XLVI.-ADVICE TO A YOUNG LAWYER.

JUDGE STORY.

1. WHENE'ER you speak, remember every cause
Stands not on eloquence, but stands on laws:
Pregnant in matter, in expression brief,
Let every sentence stand in bold relief;
On trifling points nor time nor talents waste,
A sad offence to learning and to taste;

Nor deal with pompous phrase, nor e'er suppose
Poetic flights belong to reasoning prose.

Loose declamation may deceive the crowd,
And seem more striking as it grows more loud;
But sober sense rejects it with disdain,

As nought but empty noise, and weak as vain.
The froth of words, the schoolboy's vain parade
Of books and cases-all his stock in trade-
The pert conceits, the cunning tricks and play
Of low attorneys, strung in long array,
The unseemly jest, the petulant reply,
That chatters on, and cares not how, or why,
Strictly avoid-unworthy themes to scan,
They sink the speaker and disgrace the man,
Like the false lights, by flying shadows cast,
Scarce seen when present and forgot when past.
3. Begin with dignity; expound with grace

Each ground of reasoning in its time and place;
Let order reign throughout-each topic touch,
Nor urge its power too little, nor too much;
Give each strong thought its most attractive view,
In diction clear and yet severely true,
And as the arguments in splendor grow,
Let each reflect its light on all below;
When to the close arrived, inake no delays
By petty flourishes, or verbal plays,

But sum the whole in one deep solemn strain,
Like a strong current hastening to the main.

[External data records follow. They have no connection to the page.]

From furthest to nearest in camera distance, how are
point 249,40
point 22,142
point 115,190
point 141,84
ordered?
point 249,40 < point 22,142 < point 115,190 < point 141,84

XLVII. OUR DUTIES TO THE REPUBLIC.

JUDGE STORY.

1. THE Old World has already revealed to us, in its unsealed books, the beginning and end of all its own marvellous struggles in the cause of liberty. Greece, lovely Greece,

"The land of scholars and the nurse of arms," where Sister Republics, in fair procession, chanted the praises of liberty and the Gods,-where and what is she? For two thousand years the oppressor has ground her to

the earth. Her arts are no more. The last sad relics of her temples are but the barracks of a ruthless soldiery. The fragments of her columns and her palaces are in the dust, yet beautiful in ruins. She fell not when the mighty were upon her. Her sons were united at Thermopylæ and Marathon; and the tide of her triumph rolled back upon the Hellespont. She was conquered by her own factions. She fell by the hands of her own People.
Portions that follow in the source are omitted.